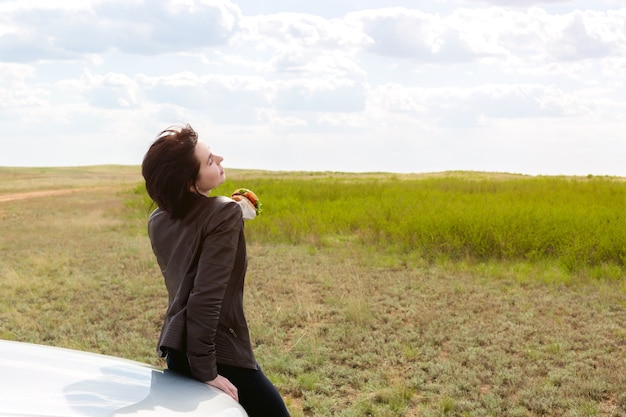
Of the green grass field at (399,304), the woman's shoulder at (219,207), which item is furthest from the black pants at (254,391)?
•••
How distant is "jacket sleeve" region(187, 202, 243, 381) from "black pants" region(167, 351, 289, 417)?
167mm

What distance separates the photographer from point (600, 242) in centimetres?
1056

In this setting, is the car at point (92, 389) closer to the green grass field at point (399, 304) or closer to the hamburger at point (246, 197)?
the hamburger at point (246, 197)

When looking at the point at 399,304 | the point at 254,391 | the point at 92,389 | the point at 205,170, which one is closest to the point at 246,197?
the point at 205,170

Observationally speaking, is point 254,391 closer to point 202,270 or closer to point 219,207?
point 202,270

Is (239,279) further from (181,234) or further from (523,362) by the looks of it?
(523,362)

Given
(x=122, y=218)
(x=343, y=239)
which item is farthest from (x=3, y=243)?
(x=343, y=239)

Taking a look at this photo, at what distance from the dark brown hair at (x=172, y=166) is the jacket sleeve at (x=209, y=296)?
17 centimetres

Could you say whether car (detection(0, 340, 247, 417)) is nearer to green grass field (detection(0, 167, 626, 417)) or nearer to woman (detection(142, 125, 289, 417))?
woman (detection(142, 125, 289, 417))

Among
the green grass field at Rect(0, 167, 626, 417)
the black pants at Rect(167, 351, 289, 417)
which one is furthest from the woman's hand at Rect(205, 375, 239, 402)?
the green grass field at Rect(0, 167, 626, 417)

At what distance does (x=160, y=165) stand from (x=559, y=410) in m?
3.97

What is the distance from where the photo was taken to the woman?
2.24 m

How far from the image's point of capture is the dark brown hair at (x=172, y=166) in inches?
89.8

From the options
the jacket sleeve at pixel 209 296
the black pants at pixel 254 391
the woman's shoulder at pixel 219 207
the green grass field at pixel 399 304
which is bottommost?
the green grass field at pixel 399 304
•••
■ **REQUEST**
Which lines in the listing above contain the string "pants", matching case exactly? Report each of those lines in full.

■ **REPLY**
Of the green grass field at (399,304), the woman's shoulder at (219,207), which item is furthest from the black pants at (254,391)?
How distant is "jacket sleeve" region(187, 202, 243, 381) from "black pants" region(167, 351, 289, 417)?
the black pants at Rect(167, 351, 289, 417)
the black pants at pixel 254 391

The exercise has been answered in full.